**BRIEF 1**
In the Llama.cpp setup guide, which command starts the development server?
**BRIEF 2**
Pick up the Llama.cpp setup guide after its last line and extend it further.
(SELECTED PASSAGE)
Install Llama.cpp on your machine.
Clone the repository: git clone https://github.com/lgrammel/modelfusion-llamacpp-nextjs-starter.git
Install dependencies: npm install
Start the development server: npm run dev

For each example, you also need to download the GGUF model and start the Llama.cpp server:

Examples

Llama 2

Model: Llama-2-7B-Chat-GGUF
Server start: ./server -m models/llama-2-7b-chat.Q4_K_M.gguf (with the right model path)
Go to http://localhost:3000/llama2
Code: app/api/llama/route.ts

Mistral Instruct

Model: Mistral-7B-Instruct-v0.2-GGUF
Server start: ./server -m models/mistral-7b-instruct-v0.2.Q4_K_M.gguf (with the right model path)
(End SELECTED PASSAGE)
(SUPPLIED INFORMATION)
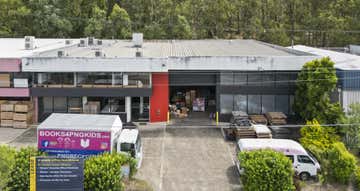 35 Flanders Street Salisbury QLD 4107 - Image 1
(End SUPPLIED INFORMATION)
**WRITTEN REPLY 1**
npm run dev

**WRITTEN REPLY 2**
Go to http://localhost:3000/mistral
Code: app/api/mistral/route.ts

Mixtral Instruct

Model: Mixtral-8x7B-Instruct-v0.1-GGUF
Server start: ./server -m models/mixtral-8x7b-instruct-v0.1.Q4_K_M.gguf (with the right model path)
Go to http://localhost:3000/mixtral
Code: app/api/mixtral/route.ts

OpenHermes 2.5

Model: OpenHermes-2.5-Mistral-7B-GGUF
Server start: ./server -m models/openhermes-2.5-mistral-7b.Q4_K_M.gguf (with the right model path)
Go to http://localhost:3000/openhermes
Code: app/api/openhermes/route.ts

Example Route

import { ModelFusionTextStream, asChatMessages } from "@modelfusion/vercel-ai";
import { Message, StreamingTextResponse } from "ai";
import { llamacpp, streamText, trimChatPrompt } from "modelfusion";

export const runtime = "edge";

export async function POST(req: Request) {
  const { messages }: { messages: Message[] } = await req.json();

  const model = llamacpp
    .CompletionTextGenerator({
      promptTemplate: llamacpp.prompt.Llama2, // choose the correct prompt template
      temperature: 0,
      cachePrompt: true,
      contextWindowSize: 4096, // Llama 2 context window size
      maxGenerationTokens: 512, // Room for answer
    })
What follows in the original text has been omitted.